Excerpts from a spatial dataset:
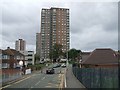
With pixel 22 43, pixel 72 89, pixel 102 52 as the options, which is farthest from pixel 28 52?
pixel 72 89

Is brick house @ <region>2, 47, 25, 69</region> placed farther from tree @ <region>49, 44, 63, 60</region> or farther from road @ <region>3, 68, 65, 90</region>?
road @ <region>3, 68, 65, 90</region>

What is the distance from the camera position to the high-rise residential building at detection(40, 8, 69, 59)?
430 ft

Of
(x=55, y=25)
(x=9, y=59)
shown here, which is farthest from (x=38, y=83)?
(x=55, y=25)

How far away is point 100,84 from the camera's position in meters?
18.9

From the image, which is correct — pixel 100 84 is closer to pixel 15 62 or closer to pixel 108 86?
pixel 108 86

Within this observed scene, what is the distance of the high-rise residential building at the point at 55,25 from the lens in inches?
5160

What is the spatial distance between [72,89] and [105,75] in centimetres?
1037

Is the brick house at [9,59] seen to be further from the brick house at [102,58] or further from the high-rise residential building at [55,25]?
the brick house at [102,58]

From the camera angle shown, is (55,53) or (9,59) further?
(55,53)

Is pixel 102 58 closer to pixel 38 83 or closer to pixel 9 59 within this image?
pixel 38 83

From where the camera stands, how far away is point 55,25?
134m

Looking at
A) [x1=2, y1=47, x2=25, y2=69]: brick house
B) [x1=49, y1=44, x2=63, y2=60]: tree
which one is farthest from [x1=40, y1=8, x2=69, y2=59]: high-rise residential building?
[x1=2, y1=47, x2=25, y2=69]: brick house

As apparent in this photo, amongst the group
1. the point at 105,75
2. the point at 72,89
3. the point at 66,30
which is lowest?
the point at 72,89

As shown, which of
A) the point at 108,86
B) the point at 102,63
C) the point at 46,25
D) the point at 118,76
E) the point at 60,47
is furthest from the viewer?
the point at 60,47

Task to complete:
Please repeat the data above word for word, starting at the line with "From where the" and continuing up to and including the last line of the data.

Answer to the task:
From where the camera stands, how far away is point 55,25?
134m

Looking at
A) [x1=2, y1=47, x2=25, y2=69]: brick house
B) [x1=49, y1=44, x2=63, y2=60]: tree
which one is farthest from [x1=40, y1=8, x2=69, y2=59]: high-rise residential building?
[x1=2, y1=47, x2=25, y2=69]: brick house

As apparent in this photo, amongst the group
1. the point at 105,75
2. the point at 72,89
3. the point at 66,30
which is lowest?
the point at 72,89

As shown, which of
A) the point at 108,86
B) the point at 102,63
C) the point at 46,25
D) the point at 118,76
E) the point at 60,47
is furthest from the viewer?
the point at 60,47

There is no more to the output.